I grew up in the 1970s, a golden age for racing. The decade was highlighted by three Triple Crown winners and several near misses. Nobody had to give the competitors’ safety a second thought. Shooting a horse with a broken leg was a joke in my house because it happened so seldom. The only high-profile breakdown during the entire decade was Ruffian-and that occurred in an ill-conceived match race.

For about the last 20 years, it has been clear that the Thoroughbred is more fragile than it used to be. This is not nostalgia—this is fact. Seabiscuit raced 35 times as a 2-year-old alone. I will be surprised if any starter in this year’s Derby races 35 times in its career.

Racing needs to get its head out of its butt and do something. Synthetic tracks may reduce catastrophic injuries, but they are only a short-term solution. What needs to start now is a hard look at the breeding of the horses themselves. Are they being bred for the long-term good of the breed, or for short-term profit? Perhaps the industry has also become too dependent on drugs such as Bute and Lasix, which have allowed infirm horses to have successful racing careers and eventually enter the gene pool.

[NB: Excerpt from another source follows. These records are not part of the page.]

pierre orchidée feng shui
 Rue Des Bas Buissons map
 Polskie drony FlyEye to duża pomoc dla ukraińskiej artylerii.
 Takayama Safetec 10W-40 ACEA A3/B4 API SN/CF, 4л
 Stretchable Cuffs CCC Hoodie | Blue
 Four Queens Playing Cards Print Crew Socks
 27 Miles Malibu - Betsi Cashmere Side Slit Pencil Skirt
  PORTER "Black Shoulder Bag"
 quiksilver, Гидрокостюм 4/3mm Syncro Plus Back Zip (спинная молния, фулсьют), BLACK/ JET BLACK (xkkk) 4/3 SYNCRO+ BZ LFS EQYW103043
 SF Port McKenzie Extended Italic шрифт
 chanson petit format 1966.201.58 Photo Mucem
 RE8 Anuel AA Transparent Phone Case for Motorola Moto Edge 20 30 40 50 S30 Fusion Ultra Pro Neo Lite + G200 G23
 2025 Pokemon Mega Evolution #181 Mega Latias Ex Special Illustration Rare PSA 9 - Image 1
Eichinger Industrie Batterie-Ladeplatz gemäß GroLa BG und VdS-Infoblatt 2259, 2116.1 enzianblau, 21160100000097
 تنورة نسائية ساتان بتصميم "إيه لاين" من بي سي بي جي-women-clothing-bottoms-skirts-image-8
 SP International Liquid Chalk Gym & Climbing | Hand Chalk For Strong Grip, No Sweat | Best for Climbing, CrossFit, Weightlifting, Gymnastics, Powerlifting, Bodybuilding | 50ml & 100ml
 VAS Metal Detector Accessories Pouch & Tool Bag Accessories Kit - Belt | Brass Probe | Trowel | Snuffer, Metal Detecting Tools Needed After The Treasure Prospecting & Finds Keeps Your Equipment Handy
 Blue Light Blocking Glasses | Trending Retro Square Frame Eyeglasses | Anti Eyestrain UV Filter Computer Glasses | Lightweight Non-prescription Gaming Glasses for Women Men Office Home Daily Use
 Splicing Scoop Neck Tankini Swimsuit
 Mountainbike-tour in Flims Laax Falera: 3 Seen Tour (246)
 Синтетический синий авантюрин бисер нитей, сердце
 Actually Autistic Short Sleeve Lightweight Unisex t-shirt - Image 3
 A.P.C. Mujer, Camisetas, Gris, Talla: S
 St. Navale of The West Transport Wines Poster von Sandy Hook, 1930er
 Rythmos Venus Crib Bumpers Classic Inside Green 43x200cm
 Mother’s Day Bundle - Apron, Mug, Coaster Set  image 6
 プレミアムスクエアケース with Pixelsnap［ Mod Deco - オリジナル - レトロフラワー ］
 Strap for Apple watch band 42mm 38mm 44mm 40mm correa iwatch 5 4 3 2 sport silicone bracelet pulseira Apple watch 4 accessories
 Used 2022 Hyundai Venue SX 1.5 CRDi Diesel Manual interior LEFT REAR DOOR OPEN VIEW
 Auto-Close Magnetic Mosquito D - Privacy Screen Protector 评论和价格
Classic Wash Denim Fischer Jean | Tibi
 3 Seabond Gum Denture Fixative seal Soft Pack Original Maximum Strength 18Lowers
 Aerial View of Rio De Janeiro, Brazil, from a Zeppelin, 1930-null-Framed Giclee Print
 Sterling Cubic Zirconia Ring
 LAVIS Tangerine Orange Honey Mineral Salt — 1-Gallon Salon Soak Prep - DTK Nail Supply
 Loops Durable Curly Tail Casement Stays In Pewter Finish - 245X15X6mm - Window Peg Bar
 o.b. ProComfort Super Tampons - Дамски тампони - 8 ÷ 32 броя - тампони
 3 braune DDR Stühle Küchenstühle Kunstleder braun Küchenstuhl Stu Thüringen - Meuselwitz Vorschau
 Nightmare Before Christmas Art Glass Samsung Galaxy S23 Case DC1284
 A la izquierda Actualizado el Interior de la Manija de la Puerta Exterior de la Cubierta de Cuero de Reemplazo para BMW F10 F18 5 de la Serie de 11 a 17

This is not about animal rights. This is about the survival of racing. The sport gained no new fans Saturday, and the old fans will not be able to close their eyes and think of Secretariat for much longer.

I will be rooting for Big Brown in the Preakness and Belmont—not to win the Triple Crown, but to make it around the track. And that’s not how racing was meant to be.